The growers’ association does fear that taxes and payments to distributors and testing labs will cut into their profits. But Allen said the growers have been at the mercy of retailers for years. In some instances they negotiate prices over the phone, only to be charged more when the growers deliver the product to the stores. He hopes a third-party distributor will offer some protection on pricing.
“These manufacturers and retailers have not been treating growers well for the last 15 years,” Allen said. “These distributors may not treat us well either. But we’ll take the unknown evil over the known evil.”
Licensing is another point of contention between the two groups.
Sen. Mike McGuire, D-Healdsburg, represents Mendocino, Trinity, Humboldt and Lake counties, where much of the country’s marijuana is grown. He envisions a regulated market in which local farmers in his district become the craft brewers of the marijuana industry. He’s concerned that they’ll be pushed out of the market if corporations can move in and control the supply chain from seed to store.
“Having an integrated system makes it extremely difficult for those farmers to succeed in a regulatory world built for the big boys,” he said.
So when he helped guide the medical marijuana legislation, lawmakers allowed businesses to obtain up to two different types of licenses.
The recreational initiative allows marijuana operators to apply for as many license types as they choose, with some exceptions. It allows most businesses to grow, manufacture, distribute and sell marijuana to consumers.

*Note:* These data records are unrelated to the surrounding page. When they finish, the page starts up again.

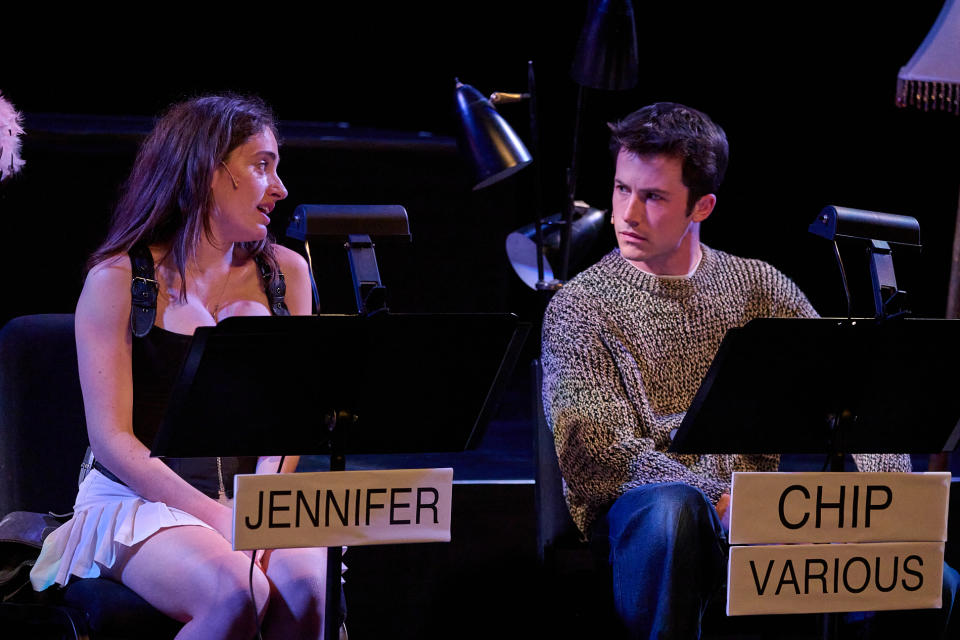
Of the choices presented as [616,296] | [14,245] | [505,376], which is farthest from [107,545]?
[14,245]

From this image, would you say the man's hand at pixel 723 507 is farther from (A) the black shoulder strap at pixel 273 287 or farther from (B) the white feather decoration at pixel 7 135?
(B) the white feather decoration at pixel 7 135

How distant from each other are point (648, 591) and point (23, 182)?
2.91 m

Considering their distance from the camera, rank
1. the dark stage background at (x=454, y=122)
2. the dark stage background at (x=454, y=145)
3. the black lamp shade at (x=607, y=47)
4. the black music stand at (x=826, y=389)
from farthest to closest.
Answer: the dark stage background at (x=454, y=122)
the black lamp shade at (x=607, y=47)
the dark stage background at (x=454, y=145)
the black music stand at (x=826, y=389)

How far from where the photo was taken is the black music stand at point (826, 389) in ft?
6.26

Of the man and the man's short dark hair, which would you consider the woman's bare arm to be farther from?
the man's short dark hair

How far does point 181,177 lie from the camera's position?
235 centimetres

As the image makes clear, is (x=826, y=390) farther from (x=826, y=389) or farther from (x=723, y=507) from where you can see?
(x=723, y=507)

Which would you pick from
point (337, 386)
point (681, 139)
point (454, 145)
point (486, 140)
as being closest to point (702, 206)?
point (681, 139)

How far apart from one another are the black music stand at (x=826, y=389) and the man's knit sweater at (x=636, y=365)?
41 cm

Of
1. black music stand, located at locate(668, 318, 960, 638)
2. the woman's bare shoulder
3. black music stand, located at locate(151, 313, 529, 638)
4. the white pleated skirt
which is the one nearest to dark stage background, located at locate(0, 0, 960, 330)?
the woman's bare shoulder

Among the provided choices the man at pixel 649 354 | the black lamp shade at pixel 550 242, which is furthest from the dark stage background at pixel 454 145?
the black lamp shade at pixel 550 242

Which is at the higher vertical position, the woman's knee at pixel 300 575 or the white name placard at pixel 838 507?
the white name placard at pixel 838 507

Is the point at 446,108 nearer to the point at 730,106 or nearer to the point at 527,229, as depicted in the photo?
the point at 730,106

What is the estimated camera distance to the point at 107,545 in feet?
6.91
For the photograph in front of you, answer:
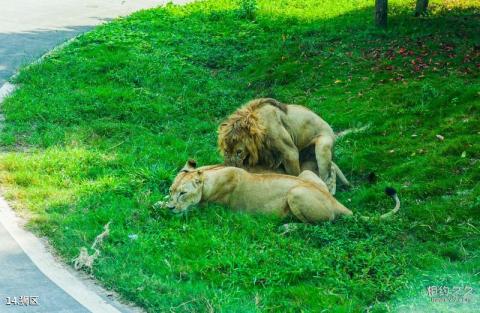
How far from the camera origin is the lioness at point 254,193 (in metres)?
8.20

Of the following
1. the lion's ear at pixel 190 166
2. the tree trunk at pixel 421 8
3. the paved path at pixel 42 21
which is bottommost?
the lion's ear at pixel 190 166

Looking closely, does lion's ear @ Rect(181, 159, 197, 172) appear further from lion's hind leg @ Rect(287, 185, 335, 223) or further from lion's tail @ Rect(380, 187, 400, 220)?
lion's tail @ Rect(380, 187, 400, 220)

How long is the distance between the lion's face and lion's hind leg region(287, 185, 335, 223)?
98 centimetres

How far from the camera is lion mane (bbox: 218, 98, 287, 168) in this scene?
8.89 meters

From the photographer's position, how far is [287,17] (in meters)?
19.0

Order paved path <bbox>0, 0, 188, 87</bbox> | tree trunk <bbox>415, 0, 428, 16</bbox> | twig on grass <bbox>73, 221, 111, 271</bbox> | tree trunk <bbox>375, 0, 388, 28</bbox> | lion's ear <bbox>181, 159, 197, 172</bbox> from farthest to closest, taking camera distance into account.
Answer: tree trunk <bbox>415, 0, 428, 16</bbox> < paved path <bbox>0, 0, 188, 87</bbox> < tree trunk <bbox>375, 0, 388, 28</bbox> < lion's ear <bbox>181, 159, 197, 172</bbox> < twig on grass <bbox>73, 221, 111, 271</bbox>

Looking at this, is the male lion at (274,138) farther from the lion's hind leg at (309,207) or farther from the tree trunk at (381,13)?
the tree trunk at (381,13)

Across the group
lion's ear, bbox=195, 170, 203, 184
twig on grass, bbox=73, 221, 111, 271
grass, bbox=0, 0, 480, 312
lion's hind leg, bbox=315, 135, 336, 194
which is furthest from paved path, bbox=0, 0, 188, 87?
twig on grass, bbox=73, 221, 111, 271

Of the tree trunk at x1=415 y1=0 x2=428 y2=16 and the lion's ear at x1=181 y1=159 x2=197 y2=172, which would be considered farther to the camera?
the tree trunk at x1=415 y1=0 x2=428 y2=16

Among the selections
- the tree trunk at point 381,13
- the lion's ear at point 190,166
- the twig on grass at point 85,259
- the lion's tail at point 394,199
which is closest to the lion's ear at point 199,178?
the lion's ear at point 190,166

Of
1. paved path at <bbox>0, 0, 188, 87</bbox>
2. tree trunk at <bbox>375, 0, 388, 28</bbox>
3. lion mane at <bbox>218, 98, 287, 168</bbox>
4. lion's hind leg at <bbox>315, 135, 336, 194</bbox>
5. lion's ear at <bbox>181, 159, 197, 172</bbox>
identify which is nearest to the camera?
lion's ear at <bbox>181, 159, 197, 172</bbox>

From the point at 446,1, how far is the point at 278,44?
16.0ft

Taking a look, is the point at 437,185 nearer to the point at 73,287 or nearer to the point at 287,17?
the point at 73,287

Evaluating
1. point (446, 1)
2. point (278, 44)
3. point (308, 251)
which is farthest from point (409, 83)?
point (446, 1)
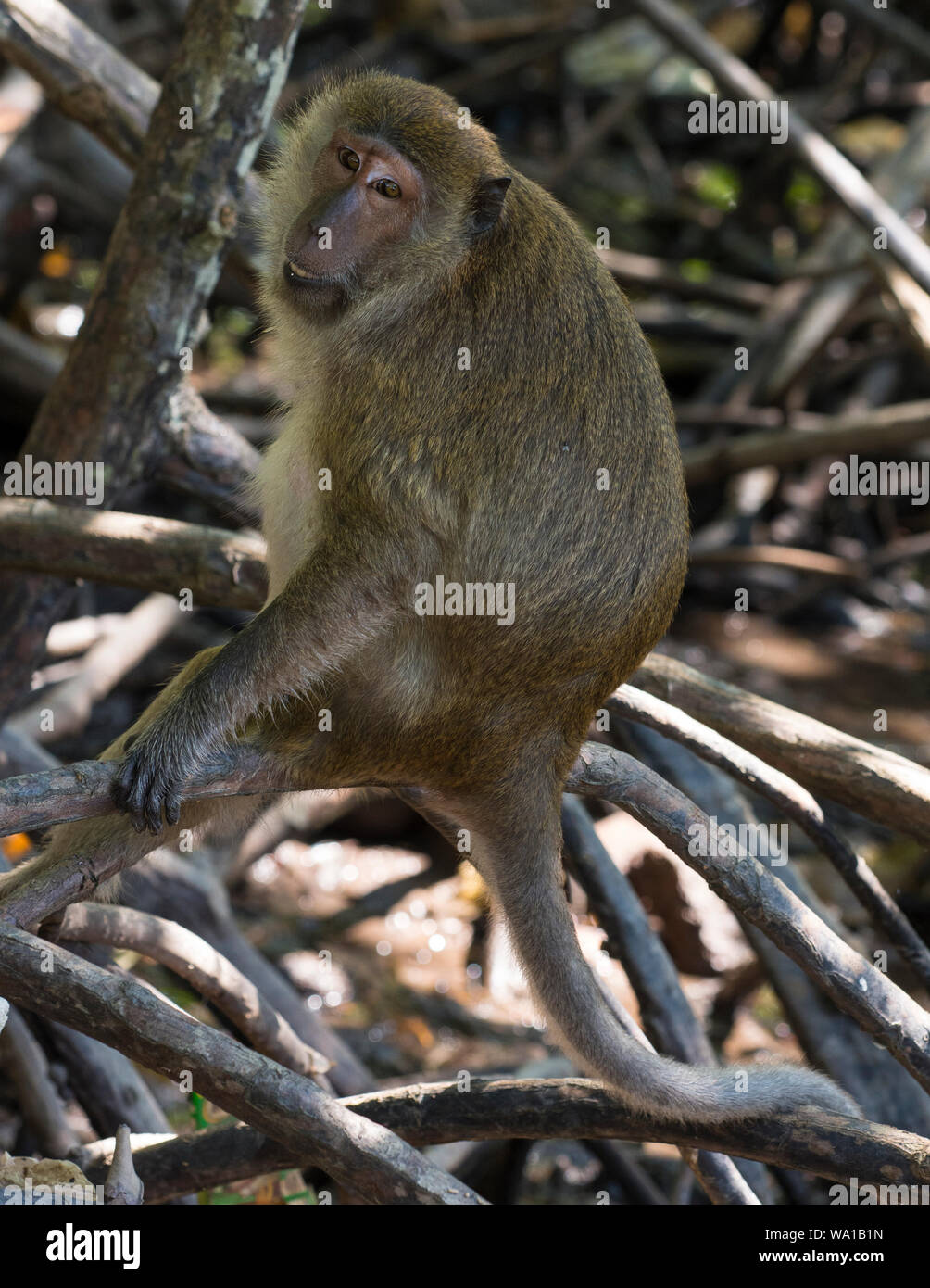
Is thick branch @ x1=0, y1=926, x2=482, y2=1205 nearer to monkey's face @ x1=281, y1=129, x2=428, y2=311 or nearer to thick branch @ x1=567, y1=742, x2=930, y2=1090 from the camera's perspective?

Nate Bradley, executive director of the California Cannabis Industry Association, argues that the restrictive licensing concept is “more based in fear than fact.” He thinks farmers will be able to make more money if they don’t have to pay a distributor and can go directly to retailers themselves.
“You’re going to have to fight with a lot of people to get your products on the shelf through a distribution firm,” Bradley said.
Legislators will have to sort out countless other issues before the state begins issuing marijuana licenses next year. Lobbyists expect squabbles about whether businesses should have to obtain licenses from both state and local governments and whether regulators can examine the facts of a prior drug conviction to bar someone from obtaining a license.
Calling it a daunting task, McGuire doubts the Legislature can agree on regulations before the system is expected to go live on Jan. 1.
Others are more optimistic and believe progress on medical marijuana regulations will make implementation easier.
“We’re on track if this reconciliation process works out,” Allen said. “The question now is can the marijuana millionaires spend enough money to kill the reconciliation bill? In which case we may move into a tailspin.”